• _PROBLEM REQUIREMENTS_: Render the stretch below from the line containing "As visible here, how" through the line containing "361 centimetres" as a Markdown table, with both of those lines included and blank lines left out. Use two columns, No. for the row number and Line for the text of each line.
>> BEGIN DATA ROWS
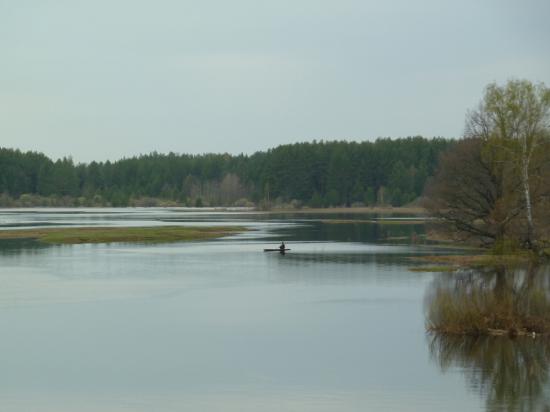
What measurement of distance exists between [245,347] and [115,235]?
59647 mm

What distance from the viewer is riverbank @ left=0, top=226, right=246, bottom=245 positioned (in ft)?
281

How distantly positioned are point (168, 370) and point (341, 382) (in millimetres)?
5885

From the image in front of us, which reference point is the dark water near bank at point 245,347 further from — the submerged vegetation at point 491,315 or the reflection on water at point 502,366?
the submerged vegetation at point 491,315

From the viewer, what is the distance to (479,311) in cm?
3145

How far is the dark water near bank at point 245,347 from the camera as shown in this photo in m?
24.1

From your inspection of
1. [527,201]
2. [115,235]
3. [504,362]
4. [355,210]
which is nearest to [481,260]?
[527,201]

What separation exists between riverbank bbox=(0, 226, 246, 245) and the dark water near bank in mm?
29094

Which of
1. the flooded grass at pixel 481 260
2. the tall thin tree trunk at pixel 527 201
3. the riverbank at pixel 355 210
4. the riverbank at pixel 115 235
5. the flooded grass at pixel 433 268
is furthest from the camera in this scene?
the riverbank at pixel 355 210

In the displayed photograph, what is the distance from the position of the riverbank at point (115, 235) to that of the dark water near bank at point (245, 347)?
29094mm

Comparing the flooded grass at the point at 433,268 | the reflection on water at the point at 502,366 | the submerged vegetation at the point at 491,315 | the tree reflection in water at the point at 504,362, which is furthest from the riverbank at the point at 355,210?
the reflection on water at the point at 502,366

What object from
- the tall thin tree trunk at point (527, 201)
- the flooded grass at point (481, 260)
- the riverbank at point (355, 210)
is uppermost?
the tall thin tree trunk at point (527, 201)

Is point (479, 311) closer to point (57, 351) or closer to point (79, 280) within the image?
point (57, 351)

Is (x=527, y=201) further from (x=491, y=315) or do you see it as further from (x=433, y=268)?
(x=491, y=315)

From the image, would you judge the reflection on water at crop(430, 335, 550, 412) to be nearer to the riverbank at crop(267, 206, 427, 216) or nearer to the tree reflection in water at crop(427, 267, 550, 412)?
the tree reflection in water at crop(427, 267, 550, 412)
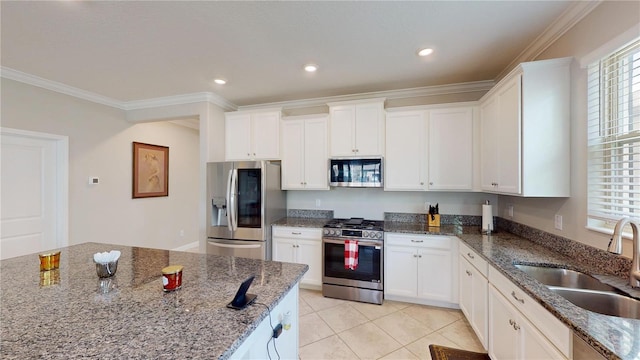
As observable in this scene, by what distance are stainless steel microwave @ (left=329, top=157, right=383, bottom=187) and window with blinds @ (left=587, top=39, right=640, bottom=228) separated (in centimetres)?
183

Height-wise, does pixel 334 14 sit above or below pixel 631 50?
above

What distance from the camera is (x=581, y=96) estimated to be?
176 centimetres

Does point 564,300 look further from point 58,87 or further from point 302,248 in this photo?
point 58,87

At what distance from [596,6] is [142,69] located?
3.89 meters

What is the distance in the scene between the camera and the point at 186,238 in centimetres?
527

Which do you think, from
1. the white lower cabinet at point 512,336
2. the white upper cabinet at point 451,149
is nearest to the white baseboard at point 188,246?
the white upper cabinet at point 451,149

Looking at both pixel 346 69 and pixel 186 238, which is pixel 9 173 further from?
pixel 346 69

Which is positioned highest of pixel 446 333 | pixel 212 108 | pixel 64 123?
pixel 212 108

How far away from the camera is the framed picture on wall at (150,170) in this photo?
4.13 meters

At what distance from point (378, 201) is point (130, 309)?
2.95 m

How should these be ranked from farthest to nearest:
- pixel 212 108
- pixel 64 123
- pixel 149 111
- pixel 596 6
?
pixel 149 111, pixel 212 108, pixel 64 123, pixel 596 6

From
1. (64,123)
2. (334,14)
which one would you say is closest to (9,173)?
(64,123)

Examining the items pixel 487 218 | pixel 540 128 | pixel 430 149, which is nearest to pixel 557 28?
pixel 540 128

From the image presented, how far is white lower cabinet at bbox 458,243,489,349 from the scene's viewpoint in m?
1.99
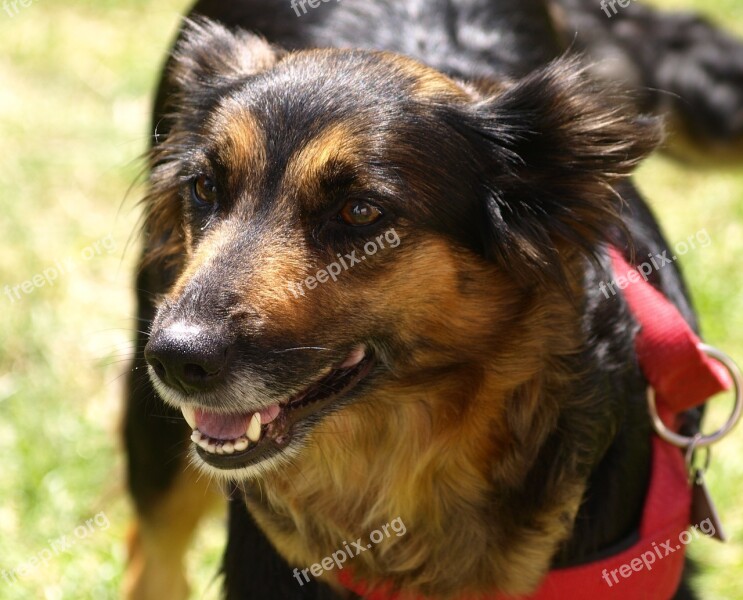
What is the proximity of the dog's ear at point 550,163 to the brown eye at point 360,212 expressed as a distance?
32 cm

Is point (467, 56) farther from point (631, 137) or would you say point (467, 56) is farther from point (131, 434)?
point (131, 434)

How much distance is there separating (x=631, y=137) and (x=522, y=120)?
0.28m

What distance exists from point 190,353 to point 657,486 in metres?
1.34

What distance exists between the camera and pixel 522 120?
281 cm

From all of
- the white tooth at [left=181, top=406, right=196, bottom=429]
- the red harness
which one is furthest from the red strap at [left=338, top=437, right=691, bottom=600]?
the white tooth at [left=181, top=406, right=196, bottom=429]

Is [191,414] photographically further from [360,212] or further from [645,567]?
[645,567]

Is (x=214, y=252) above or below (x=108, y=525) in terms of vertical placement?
above

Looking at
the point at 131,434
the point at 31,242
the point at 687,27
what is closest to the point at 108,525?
the point at 131,434

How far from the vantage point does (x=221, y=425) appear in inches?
105

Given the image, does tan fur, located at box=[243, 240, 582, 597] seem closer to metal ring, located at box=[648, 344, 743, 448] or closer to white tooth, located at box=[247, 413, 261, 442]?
white tooth, located at box=[247, 413, 261, 442]

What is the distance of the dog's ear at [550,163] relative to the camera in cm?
274

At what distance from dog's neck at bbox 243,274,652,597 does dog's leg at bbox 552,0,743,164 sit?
1.82m

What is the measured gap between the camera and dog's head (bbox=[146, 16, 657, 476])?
252 centimetres

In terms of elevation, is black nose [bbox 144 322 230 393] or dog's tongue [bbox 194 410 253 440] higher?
black nose [bbox 144 322 230 393]
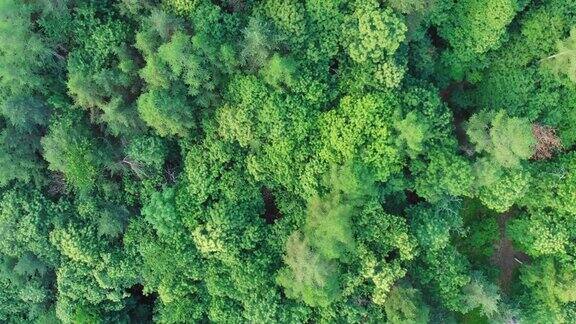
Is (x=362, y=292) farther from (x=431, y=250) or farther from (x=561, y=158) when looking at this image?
(x=561, y=158)

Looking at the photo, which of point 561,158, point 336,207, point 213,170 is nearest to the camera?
point 336,207

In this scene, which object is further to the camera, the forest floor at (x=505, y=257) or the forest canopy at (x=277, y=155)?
the forest floor at (x=505, y=257)

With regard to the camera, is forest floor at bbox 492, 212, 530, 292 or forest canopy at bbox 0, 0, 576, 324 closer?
forest canopy at bbox 0, 0, 576, 324

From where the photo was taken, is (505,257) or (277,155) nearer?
(277,155)

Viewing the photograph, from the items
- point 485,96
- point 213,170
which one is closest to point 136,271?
point 213,170
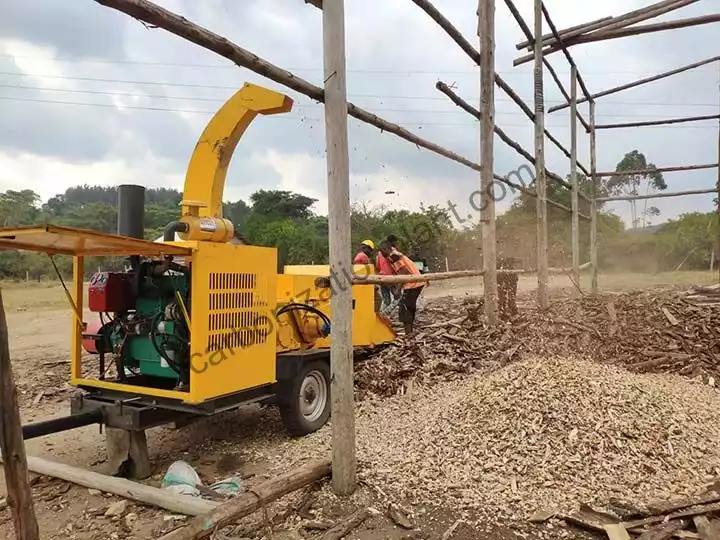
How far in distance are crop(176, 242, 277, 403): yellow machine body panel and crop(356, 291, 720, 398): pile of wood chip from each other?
181 cm

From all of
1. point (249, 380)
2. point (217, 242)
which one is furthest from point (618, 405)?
point (217, 242)

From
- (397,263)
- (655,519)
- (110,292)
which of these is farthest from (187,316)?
(397,263)

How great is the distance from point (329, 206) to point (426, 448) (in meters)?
1.79

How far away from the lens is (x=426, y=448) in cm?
409

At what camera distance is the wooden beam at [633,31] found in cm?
897

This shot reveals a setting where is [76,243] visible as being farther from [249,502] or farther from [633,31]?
[633,31]

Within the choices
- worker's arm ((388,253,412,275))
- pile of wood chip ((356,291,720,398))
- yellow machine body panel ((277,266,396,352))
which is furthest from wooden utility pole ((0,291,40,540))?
worker's arm ((388,253,412,275))

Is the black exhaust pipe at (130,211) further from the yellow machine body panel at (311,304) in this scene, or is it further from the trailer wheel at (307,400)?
the trailer wheel at (307,400)

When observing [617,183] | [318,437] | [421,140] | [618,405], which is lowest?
[318,437]

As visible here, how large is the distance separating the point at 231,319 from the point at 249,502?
138cm

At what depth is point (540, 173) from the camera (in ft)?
29.0

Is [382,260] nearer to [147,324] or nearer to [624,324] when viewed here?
[624,324]

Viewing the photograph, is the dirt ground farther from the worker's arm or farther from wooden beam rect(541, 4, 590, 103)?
wooden beam rect(541, 4, 590, 103)

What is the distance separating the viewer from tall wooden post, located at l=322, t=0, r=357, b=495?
361 centimetres
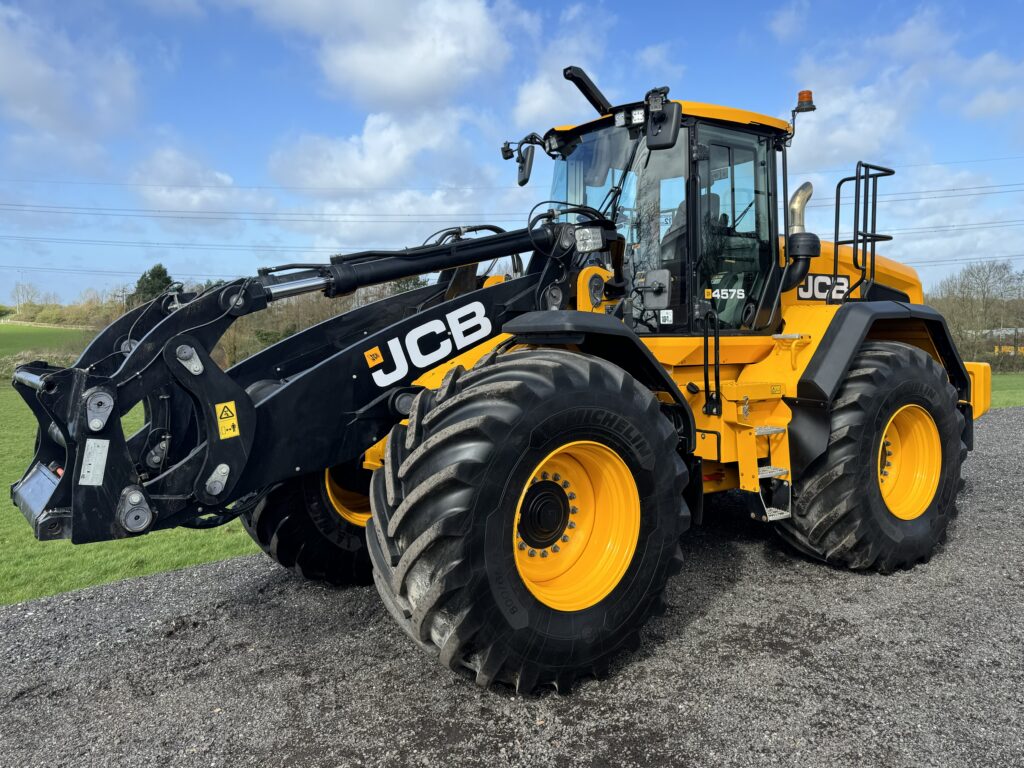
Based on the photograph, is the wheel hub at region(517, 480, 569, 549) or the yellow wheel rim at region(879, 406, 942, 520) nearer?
the wheel hub at region(517, 480, 569, 549)

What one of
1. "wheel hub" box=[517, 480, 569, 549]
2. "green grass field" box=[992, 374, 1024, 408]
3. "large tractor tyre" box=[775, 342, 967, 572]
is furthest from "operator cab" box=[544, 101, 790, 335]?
"green grass field" box=[992, 374, 1024, 408]

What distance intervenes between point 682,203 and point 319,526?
9.59 feet

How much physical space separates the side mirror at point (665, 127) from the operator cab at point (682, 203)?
1.21ft

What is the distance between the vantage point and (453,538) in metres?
2.87

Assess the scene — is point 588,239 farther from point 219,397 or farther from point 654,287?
point 219,397

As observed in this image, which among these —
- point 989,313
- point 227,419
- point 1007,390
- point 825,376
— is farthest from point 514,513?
point 989,313

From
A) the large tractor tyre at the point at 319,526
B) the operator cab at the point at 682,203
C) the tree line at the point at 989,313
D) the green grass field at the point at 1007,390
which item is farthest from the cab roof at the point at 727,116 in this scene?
the tree line at the point at 989,313

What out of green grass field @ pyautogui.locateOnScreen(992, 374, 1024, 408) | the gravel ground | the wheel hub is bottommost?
green grass field @ pyautogui.locateOnScreen(992, 374, 1024, 408)

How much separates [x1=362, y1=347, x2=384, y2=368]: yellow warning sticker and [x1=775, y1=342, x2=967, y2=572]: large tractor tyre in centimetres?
279

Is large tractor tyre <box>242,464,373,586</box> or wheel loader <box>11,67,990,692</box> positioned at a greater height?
wheel loader <box>11,67,990,692</box>

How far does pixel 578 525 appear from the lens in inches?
139

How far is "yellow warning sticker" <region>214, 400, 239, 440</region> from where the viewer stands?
3172 mm

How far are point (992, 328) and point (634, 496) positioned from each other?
33.8m

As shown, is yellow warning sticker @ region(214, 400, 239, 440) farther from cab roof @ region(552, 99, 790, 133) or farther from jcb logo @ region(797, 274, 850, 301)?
jcb logo @ region(797, 274, 850, 301)
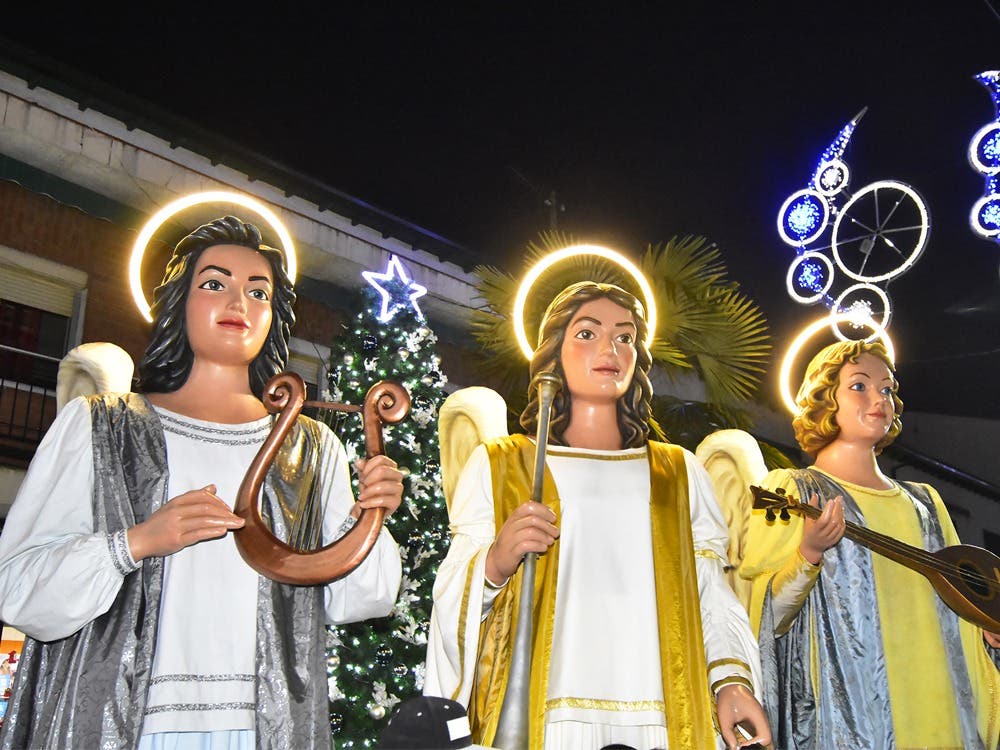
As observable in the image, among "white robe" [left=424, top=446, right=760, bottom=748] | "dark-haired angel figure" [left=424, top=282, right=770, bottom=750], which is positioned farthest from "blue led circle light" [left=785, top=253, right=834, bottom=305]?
"white robe" [left=424, top=446, right=760, bottom=748]

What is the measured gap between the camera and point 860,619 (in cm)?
407

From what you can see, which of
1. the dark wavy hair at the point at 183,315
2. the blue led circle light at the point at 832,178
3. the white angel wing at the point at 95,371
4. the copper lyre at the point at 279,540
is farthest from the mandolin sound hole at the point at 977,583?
the blue led circle light at the point at 832,178

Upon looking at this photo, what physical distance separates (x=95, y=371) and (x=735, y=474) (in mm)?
3081

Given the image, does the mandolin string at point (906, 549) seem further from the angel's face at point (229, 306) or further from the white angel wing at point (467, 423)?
the angel's face at point (229, 306)

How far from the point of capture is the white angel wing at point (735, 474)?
5.06 m

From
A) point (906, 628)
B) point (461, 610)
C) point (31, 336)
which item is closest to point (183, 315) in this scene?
point (461, 610)

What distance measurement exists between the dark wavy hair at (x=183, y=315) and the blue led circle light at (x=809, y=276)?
4663 millimetres

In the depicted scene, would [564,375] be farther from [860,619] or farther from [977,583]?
[977,583]

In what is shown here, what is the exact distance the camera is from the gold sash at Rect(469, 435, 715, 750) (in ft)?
10.1

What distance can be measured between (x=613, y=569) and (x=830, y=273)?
4668mm

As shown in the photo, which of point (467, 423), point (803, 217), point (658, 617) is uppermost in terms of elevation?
point (803, 217)

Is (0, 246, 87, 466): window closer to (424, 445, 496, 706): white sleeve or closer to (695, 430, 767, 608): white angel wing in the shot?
(695, 430, 767, 608): white angel wing

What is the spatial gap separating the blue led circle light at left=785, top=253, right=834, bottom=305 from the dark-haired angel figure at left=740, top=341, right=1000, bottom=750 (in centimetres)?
288

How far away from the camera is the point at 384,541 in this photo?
10.5 feet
>> END DATA ROWS
• _WRITTEN SOLUTION_:
| No. | Line |
|---|---|
| 1 | As visible here, how large is the distance separating the point at 231,319 from the point at 249,502? |
| 2 | 138cm |
| 3 | At what depth is point (540, 173) from the camera (in ft)? |
| 4 | 29.0 |
| 5 | Is [382,260] nearer to [147,324] or nearer to [624,324] when viewed here? |
| 6 | [624,324] |
| 7 | Viewing the photograph, is the dirt ground farther from the worker's arm or farther from wooden beam rect(541, 4, 590, 103)? |
| 8 | wooden beam rect(541, 4, 590, 103) |
| 9 | What is the distance separating the viewer from tall wooden post, located at l=322, t=0, r=357, b=495? |
| 10 | 361 centimetres |